The Administration for Children and Families Should Improve the Oversight of Tribal Grantees' Low-Income Home Energy Assistance Programs
The Administration for Children and Families' (ACF's) oversight of the Low-Income Home Energy Assistance Program (LIHEAP) did not ensure that grant funds were (1) used to provide the maximum available LIHEAP benefits to eligible households and (2) consistently administered in accordance with Federal laws, regulations, and guidance. (For this audit, we reviewed ACF's oversight in the context of the results of our previous audits of three Indian Tribes' (Tribal grantees') administration of their LIHEAP grant funds.) ACF's oversight of Tribal grantees focused on the reporting of obligated funds and not on whether the grantees had adequate policies and procedures to ensure that they used obligated funds to provide the maximum available LIHEAP benefits to eligible households. Furthermore, ACF selected only a limited number of Tribal grantees for onsite compliance reviews each year. These reviews did not ensure that grantees complied with Federal regulations. ACF did not have adequate policies and procedures to effectively oversee the Tribal grantees' LIHEAP grants.

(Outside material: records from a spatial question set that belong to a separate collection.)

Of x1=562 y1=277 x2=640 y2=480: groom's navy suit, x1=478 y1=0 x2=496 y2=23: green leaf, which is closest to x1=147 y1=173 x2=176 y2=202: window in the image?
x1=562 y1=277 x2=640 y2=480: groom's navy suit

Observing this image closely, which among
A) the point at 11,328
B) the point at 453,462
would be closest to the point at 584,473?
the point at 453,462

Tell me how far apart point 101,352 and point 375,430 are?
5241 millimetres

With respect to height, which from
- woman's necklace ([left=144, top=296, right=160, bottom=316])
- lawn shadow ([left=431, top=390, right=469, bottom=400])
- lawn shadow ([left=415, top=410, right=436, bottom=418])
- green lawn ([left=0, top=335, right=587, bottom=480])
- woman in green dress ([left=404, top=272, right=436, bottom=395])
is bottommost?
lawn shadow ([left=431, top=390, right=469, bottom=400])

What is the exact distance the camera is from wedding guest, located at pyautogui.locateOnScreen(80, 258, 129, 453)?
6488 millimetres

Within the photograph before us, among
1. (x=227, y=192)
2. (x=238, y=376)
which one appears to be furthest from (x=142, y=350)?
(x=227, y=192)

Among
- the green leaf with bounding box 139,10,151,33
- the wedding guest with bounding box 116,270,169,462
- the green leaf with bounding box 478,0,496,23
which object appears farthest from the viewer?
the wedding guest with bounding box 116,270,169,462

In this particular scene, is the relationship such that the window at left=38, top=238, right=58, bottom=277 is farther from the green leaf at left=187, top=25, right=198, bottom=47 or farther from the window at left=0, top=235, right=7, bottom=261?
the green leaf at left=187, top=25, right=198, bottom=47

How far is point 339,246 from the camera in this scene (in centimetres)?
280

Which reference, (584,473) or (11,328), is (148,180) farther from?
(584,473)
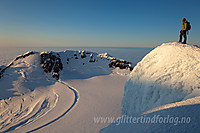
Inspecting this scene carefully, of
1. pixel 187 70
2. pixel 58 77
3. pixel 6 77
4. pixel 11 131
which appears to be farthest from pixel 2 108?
pixel 187 70

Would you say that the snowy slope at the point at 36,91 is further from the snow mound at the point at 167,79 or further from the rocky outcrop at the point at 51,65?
the snow mound at the point at 167,79

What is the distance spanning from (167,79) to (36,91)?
1062cm

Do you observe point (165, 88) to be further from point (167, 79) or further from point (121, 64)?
point (121, 64)

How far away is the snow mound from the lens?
2.28 meters

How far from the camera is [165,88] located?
2588 mm

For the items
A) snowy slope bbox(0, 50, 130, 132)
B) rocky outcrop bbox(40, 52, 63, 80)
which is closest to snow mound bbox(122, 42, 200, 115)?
snowy slope bbox(0, 50, 130, 132)

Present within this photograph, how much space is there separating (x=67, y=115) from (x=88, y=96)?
7.99 feet

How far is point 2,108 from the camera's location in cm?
677

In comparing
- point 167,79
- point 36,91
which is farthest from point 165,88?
point 36,91

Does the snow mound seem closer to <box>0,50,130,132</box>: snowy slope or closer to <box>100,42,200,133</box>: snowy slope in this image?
<box>100,42,200,133</box>: snowy slope

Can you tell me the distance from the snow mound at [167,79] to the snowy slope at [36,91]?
17.0ft

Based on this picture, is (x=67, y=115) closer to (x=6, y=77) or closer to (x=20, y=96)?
(x=20, y=96)

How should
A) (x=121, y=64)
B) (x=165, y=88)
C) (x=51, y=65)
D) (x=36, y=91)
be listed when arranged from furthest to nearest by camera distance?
(x=121, y=64) → (x=51, y=65) → (x=36, y=91) → (x=165, y=88)

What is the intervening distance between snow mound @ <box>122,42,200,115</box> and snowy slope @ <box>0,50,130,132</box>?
5.17m
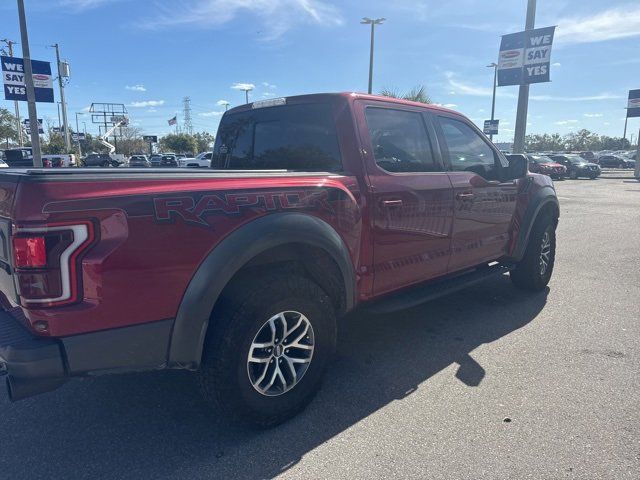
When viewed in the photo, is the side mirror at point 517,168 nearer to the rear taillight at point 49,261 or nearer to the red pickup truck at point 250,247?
the red pickup truck at point 250,247

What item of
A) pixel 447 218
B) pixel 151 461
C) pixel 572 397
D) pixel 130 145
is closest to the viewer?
pixel 151 461

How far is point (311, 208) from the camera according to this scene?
2.81 metres

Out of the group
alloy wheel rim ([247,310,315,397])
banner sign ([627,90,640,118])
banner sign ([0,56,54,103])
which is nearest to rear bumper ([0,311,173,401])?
alloy wheel rim ([247,310,315,397])

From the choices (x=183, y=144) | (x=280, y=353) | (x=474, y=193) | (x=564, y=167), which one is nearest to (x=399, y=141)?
(x=474, y=193)

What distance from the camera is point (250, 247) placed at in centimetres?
245

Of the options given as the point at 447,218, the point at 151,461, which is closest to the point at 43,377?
the point at 151,461

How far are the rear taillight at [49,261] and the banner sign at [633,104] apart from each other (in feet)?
122

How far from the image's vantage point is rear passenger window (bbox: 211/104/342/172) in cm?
337

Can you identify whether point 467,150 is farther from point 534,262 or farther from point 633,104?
point 633,104

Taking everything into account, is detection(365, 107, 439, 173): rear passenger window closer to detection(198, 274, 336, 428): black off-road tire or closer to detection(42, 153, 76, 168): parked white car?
detection(198, 274, 336, 428): black off-road tire

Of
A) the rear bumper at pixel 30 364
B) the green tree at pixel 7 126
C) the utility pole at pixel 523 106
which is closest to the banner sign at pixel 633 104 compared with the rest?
the utility pole at pixel 523 106

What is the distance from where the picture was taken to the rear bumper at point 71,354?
200 cm

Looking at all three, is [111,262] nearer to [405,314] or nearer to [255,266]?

We made procedural recommendations to ACF to revise its policies and procedures to improve the information that it has to oversee the Tribal grantees. We recommended that ACF enhance its policies and procedures for the Tribal grantees' use of obligated funds, for its reviews of the grantees' reports and their policies and procedures, and for the continued expansion of its program monitoring activities.
ACF concurred with most of our recommendations. It did not concur with part of one recommendation that dealt with the timing of the return of grant funds from home energy suppliers to the Tribal grantees and our recommendation to continue to expand its program monitoring activities. After reviewing ACF's comments, we revised the part of one recommendation that dealt with the timing of the return of grant funds from home energy suppliers to the Tribes. In addition, we revised our recommendation regarding the expansion of ACF's program monitoring activities to state that ACF should incorporate the findings from previous monitoring reviews into the monitoring prioritization assessment tool to help evaluate the optimal composition of State, Territory, and Tribal grantees selected for annual on-site monitoring reviews.